Taruna juga mengungkapkan bahwa pengakuan internasional melalui status WHO Listed Authority (WLA) untuk fungsi regulatori vaksin semakin memperkuat posisi Indonesia di mata investor global. Status tersebut membuka peluang ekspor yang lebih luas sekaligus memperkokoh posisi Indonesia dalam rantai pasok farmasi dunia.
Lebih lanjut, BPOM menyatakan siap mendampingi PT Tempo CTTQ Biopharmaceutical Indonesia sejak tahap penyiapan fasilitas produksi melalui konsultasi regulatori, asistensi teknis hingga proses pra-sertifikasi Cara Pembuatan Obat yang Baik (CPOB). Pendampingan itu diharapkan membuat investasi berjalan lebih efektif tanpa mengurangi kualitas pengawasan.
Taruna Ikrar menegaskan bahwa regulatory excellence bukan hanya menghadirkan pengawasan yang kuat, tetapi juga menciptakan kepastian hukum, transparansi, serta kemitraan yang konstruktif bagi dunia usaha.
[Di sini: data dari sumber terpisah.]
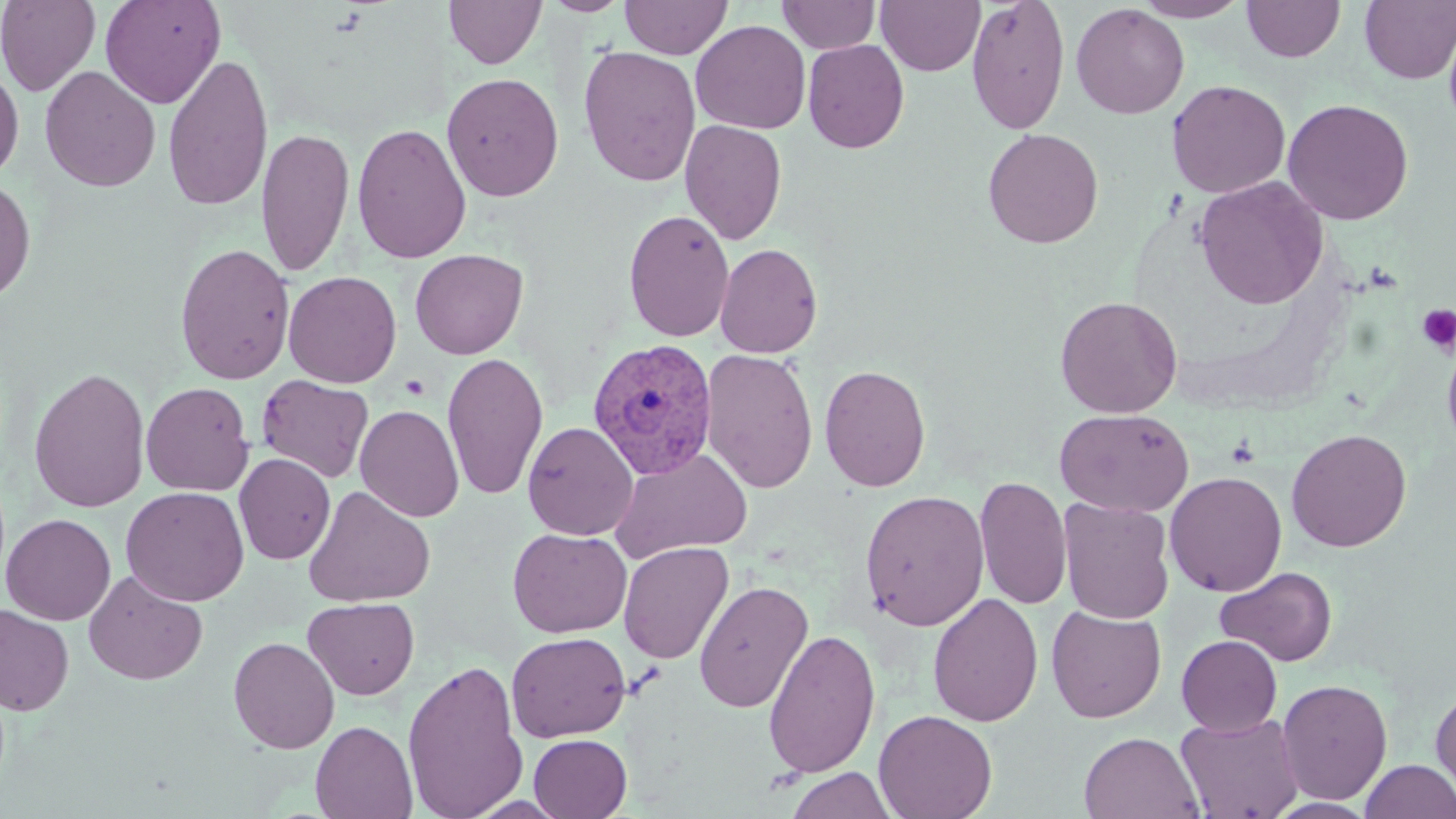
Summary:
  - Coordinate format: approximate bounding boxes as [x1, y1, x2, y2] in pixels
  - Plasmodium vivax-infected red blood cell locations: [587, 337, 719, 479]
  - Uninfected red blood cell locations: [1, 0, 100, 95], [100, 0, 225, 109], [543, 0, 632, 16], [620, 0, 732, 59], [777, 0, 880, 54], [876, 0, 985, 76], [966, 0, 1071, 134], [1133, 0, 1250, 22], [444, 1, 547, 69], [1242, 1, 1345, 63], [1359, 1, 1456, 85], [1071, 3, 1189, 119], [690, 19, 811, 134], [802, 39, 909, 154], [578, 45, 701, 187], [162, 51, 274, 212], [0, 62, 25, 184], [39, 65, 161, 192], [442, 72, 564, 202], [1167, 80, 1291, 198], [1282, 98, 1414, 225], [680, 119, 787, 245], [352, 122, 471, 265], [257, 126, 355, 277], [982, 127, 1104, 249], [0, 175, 37, 304], [1194, 177, 1329, 309], [623, 209, 735, 343], [715, 242, 823, 358], [174, 243, 295, 385], [409, 249, 528, 359], [282, 270, 402, 388], [1055, 296, 1183, 417], [1441, 330, 1456, 459], [700, 348, 819, 494], [442, 352, 549, 501], [819, 364, 930, 492], [28, 366, 150, 513], [256, 375, 374, 483], [140, 381, 254, 496], [355, 404, 464, 522], [1054, 408, 1194, 517], [522, 421, 638, 540], [1286, 428, 1412, 552], [610, 447, 753, 562], [234, 453, 335, 565], [234, 462, 423, 589], [1164, 471, 1288, 597], [975, 475, 1073, 610], [120, 486, 249, 607], [303, 486, 436, 607], [859, 489, 990, 631], [1057, 497, 1175, 624], [1, 513, 116, 625], [508, 527, 632, 638], [618, 541, 735, 665], [1216, 566, 1337, 666], [83, 568, 207, 686], [694, 579, 813, 714], [928, 593, 1044, 727], [303, 597, 420, 700], [0, 604, 74, 716], [1046, 605, 1166, 723], [764, 627, 881, 778], [506, 631, 631, 742], [1176, 635, 1282, 736], [228, 636, 340, 754], [402, 658, 527, 819], [1276, 678, 1393, 805], [1431, 682, 1456, 806], [873, 709, 997, 819], [1175, 712, 1304, 819], [311, 720, 417, 819], [1079, 732, 1204, 818], [528, 733, 632, 818], [1359, 759, 1456, 819], [786, 768, 897, 819]
  - Platelet locations: [1416, 304, 1456, 354]
  - Slide-level diagnosis: Plasmodium vivax
  - Modality: optical microscopy
  - Preparation: thin blood smear
  - Field of view: single
  - Magnification: 1000x
  - Stain: May-Grünwald-Giemsa
  - Image size: 1456×819 pixelsState which parasite is depicted.
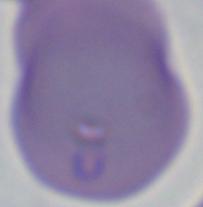
This is Babesia.

modality = photomicrograph
magnification = 1000xAssess this cell for malaria.
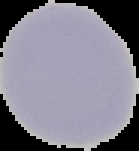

Ia berharap kolaborasi antara Tempo Scan Group dan Sino Biopharmaceutical Group menjadi pusat lahirnya inovasi, pengembangan sumber daya manusia, transfer teknologi, dan kolaborasi riset yang mampu meningkatkan daya saing industri biofarmasi Indonesia.
“Indonesia tidak boleh hanya menjadi pasar, tetapi harus tumbuh menjadi pusat pengembangan dan produksi biofarmasi yang diperhitungkan di kawasan Asia Pasifik,” tegas Taruna Ikrar dalam sambutannya.
Di akhir sambutannya, Taruna Ikrar menyampaikan ucapan selamat atas berdirinya PT Tempo CTTQ Biopharmaceutical Indonesia. Ia berharap perusahaan tersebut menjadi contoh kemitraan strategis yang menghasilkan inovasi, memperkuat daya saing industri farmasi nasional, sekaligus memberikan manfaat besar bagi kesehatan masyarakat Indonesia maupun dunia.